Le Dr Garden-Brèche tempère : « Cela ne veut pas dire qu’on peut hypnotiser tout le monde à distance. » Seules les personnes déjà très réceptives (ces fameux 3 à 20%) sont susceptibles d’entrer en transe via un écran. Plusieurs conditions doivent être réunies : réceptivité élevée, concentration intense, lâcher-prise volontaire.
La majorité de la population n’est donc pas à risque. Vous pouvez regarder tranquillement une émission sans craindre de vous retrouver figé sur votre canapé. Néanmoins, l’absence de mise en garde systématique dans les émissions pose question, surtout pour les personnes qui ignorent leur hypersuggestibilité.

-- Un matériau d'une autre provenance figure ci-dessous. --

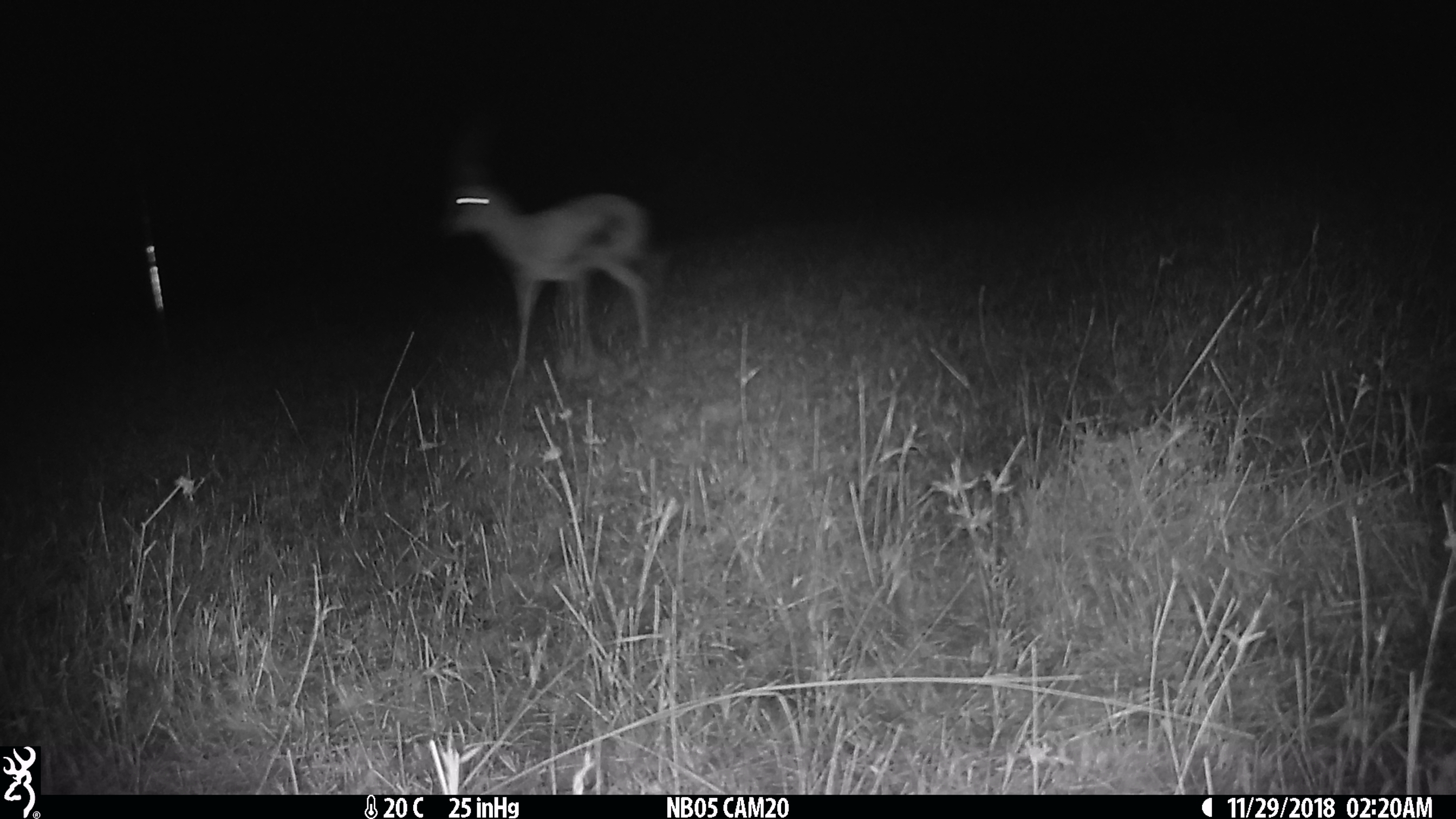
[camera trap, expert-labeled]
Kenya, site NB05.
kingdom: Animalia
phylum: Chordata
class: Mammalia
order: Artiodactyla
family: Bovidae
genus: Eudorcas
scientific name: Eudorcas thomsonii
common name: thomon's gazelle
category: gazelle thomsons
Gazelle thomsons (thomon's gazelle) (Eudorcas thomsonii).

Quelles sont les limites réelles de cette pratique en spectacle ?
Si cette forme d’induction est bien réelle, peut-on pour autant faire faire n’importe quoi à quelqu’un sous transe ? Cette inquiétude légitime mérite une réponse claire.
Ce qu’on ne peut pas faire faire
Contrairement à certaines craintes, cette technique ne transforme pas une personne en pantin dépourvu de volonté. Le sujet garde une part de contrôle et ne peut être amené à commettre des actes contraires à ses valeurs profondes ou à sa morale personnelle.
Révéler un secret ? Techniquement possible, mais la personne opposera généralement une résistance inconsciente si le secret est vraiment sensible. Commettre un crime ? Non, car le refus inconscient se manifesterait immédiatement. En revanche, des actions humoristiques socialement acceptables (danser, chanter) passent sans difficulté.
Le Dr Garden-Brèche utilise une métaphore éclairante : « C’est comme un scalpel. Entre les mains d’un chirurgien, il sauve des vies. Entre de mauvaises mains, il peut blesser. » L’outil est neutre ; c’est l’éthique de l’hypnotiseur qui détermine son usage.
La différence entre spectacle et usage thérapeutique
Il est essentiel de ne pas confondre ces deux pratiques. Le spectacle vise le divertissement : humour, émerveillement, situations cocasses. L’usage thérapeutique poursuit un objectif de soin : gestion de la douleur, accompagnement psychologique, traitement des phobies.
Les méthodes diffèrent également. En spectacle, Messmer utilise une approche classique (rapide, directive, basée sur des ordres directs). En cabinet, les hypnothérapeutes privilégient une méthode éricksonienne (douce, indirecte, respectueuse du rythme du patient).
Messmer lui-même insiste sur cette distinction dans ses spectacles. Il renvoie systématiquement vers les professionnels de santé pour toute utilisation thérapeutique et ne revendique aucun pouvoir de guérison.